Repeat the data starting with the line that contains "2个月宝宝额头上有一个胎记到现在都还没有消要紧吗？" and going on through the line that contains "DOĞUM İZNİ 1", and leave the pictures out of your answer.

Data for the task:
++++++++++++++++++++

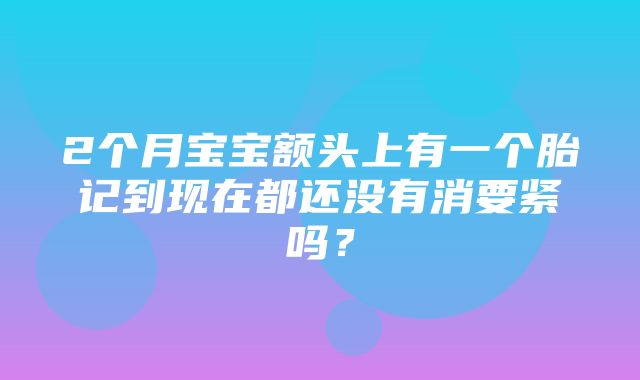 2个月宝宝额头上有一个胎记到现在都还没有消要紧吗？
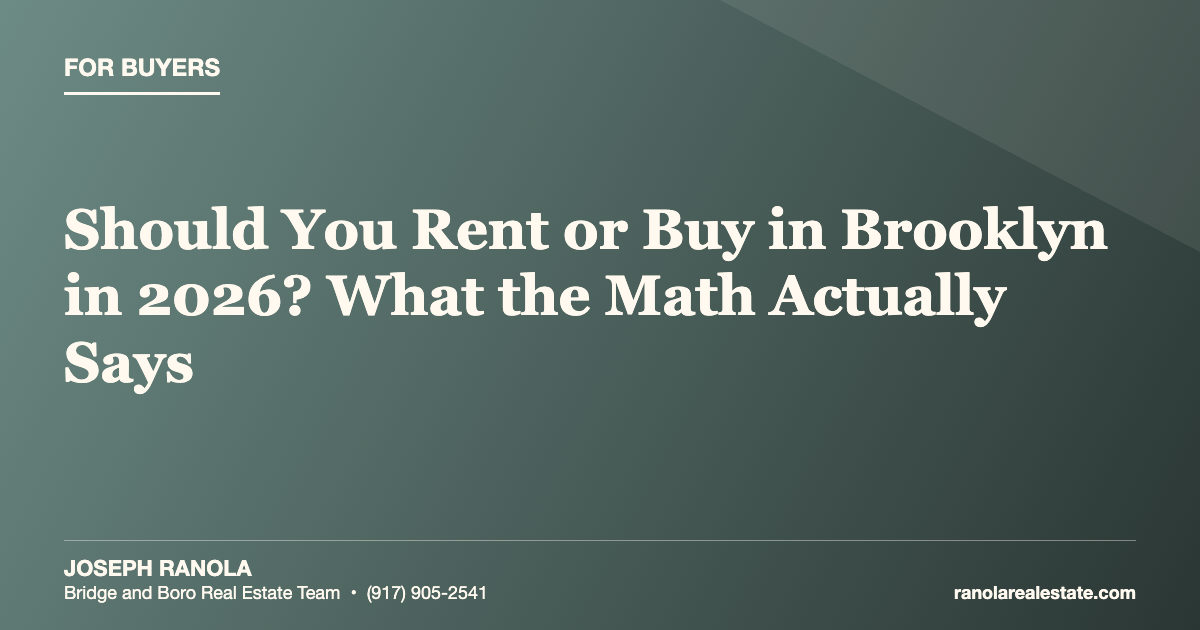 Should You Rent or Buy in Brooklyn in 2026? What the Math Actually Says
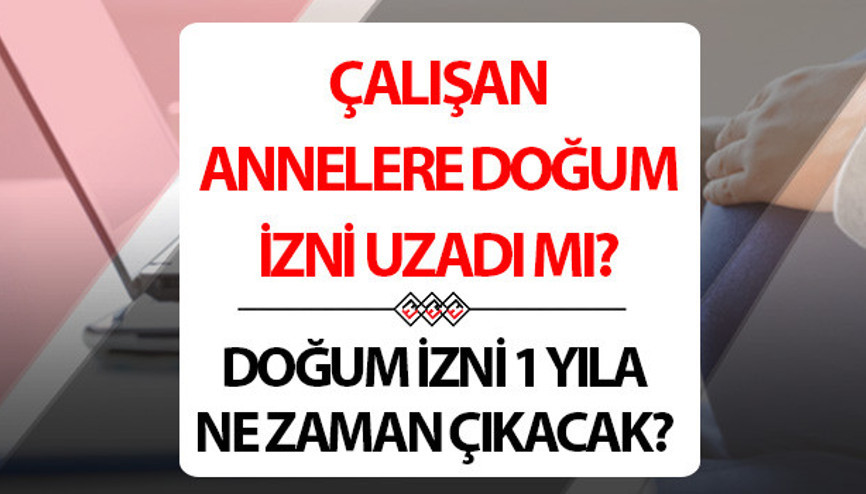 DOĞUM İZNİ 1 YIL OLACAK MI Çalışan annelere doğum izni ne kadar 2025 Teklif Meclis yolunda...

++++++++++++++++++++

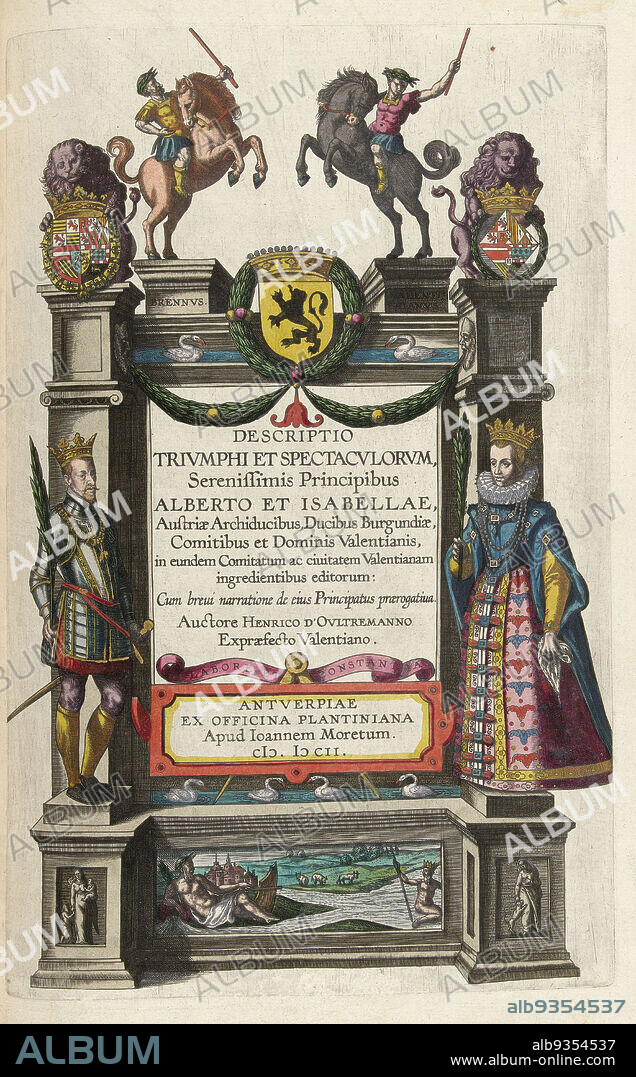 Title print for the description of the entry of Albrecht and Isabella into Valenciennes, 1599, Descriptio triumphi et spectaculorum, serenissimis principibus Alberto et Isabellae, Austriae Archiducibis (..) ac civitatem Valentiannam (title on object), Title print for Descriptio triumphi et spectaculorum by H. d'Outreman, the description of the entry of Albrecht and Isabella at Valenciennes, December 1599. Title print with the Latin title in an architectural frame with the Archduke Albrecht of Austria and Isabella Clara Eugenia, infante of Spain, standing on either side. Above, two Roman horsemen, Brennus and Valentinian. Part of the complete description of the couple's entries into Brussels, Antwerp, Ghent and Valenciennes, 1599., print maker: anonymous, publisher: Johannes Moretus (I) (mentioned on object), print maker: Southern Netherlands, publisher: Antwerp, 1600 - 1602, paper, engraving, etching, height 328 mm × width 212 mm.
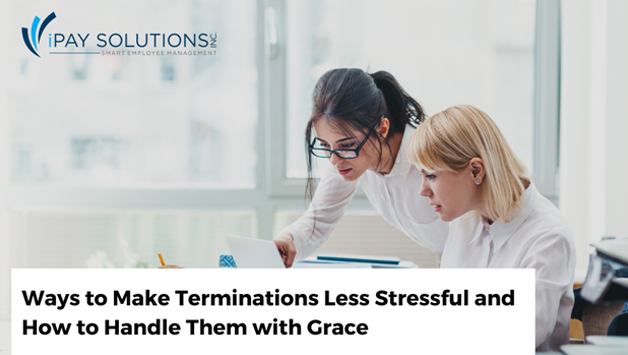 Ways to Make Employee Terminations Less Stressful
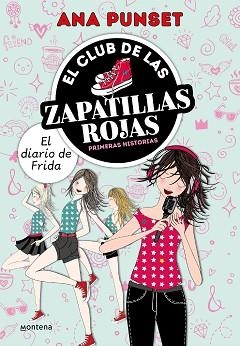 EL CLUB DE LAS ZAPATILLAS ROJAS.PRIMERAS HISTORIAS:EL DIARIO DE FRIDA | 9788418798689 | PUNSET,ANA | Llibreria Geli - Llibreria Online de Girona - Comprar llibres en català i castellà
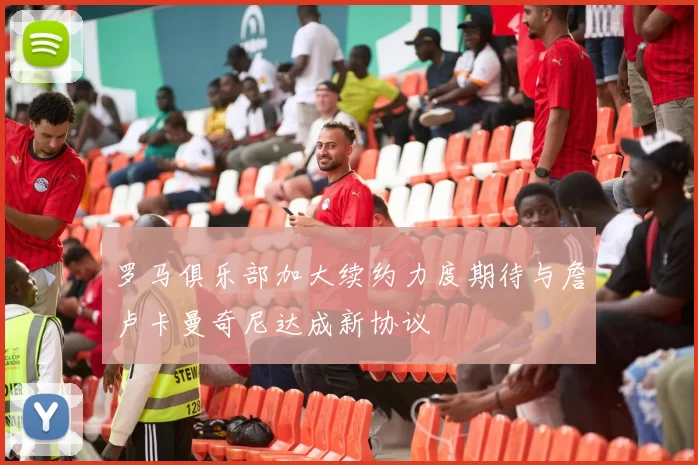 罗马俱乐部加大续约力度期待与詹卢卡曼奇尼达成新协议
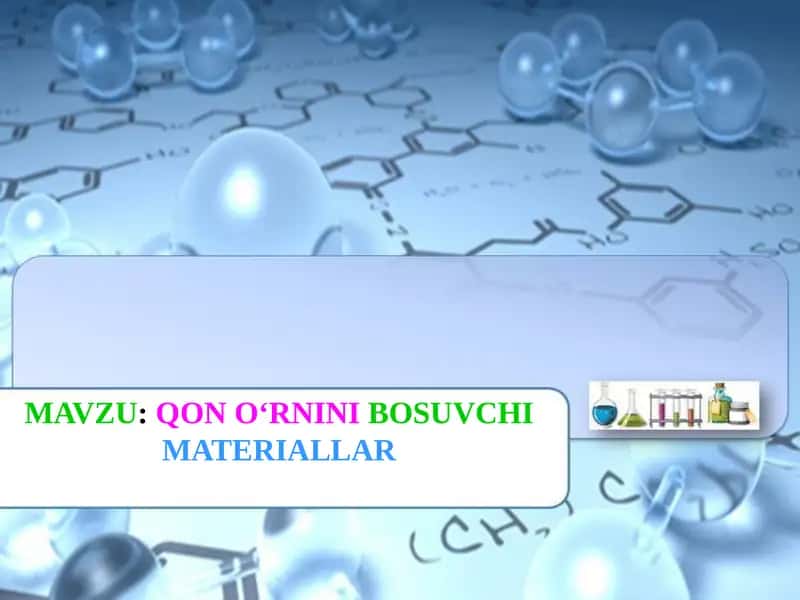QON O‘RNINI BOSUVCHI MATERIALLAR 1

++++++++++++++++++++

Solved problem:
 2个月宝宝额头上有一个胎记到现在都还没有消要紧吗？
 Should You Rent or Buy in Brooklyn in 2026? What the Math Actually Says
 DOĞUM İZNİ 1 YIL OLACAK MI Çalışan annelere doğum izni ne kadar 2025 Teklif Meclis yolunda...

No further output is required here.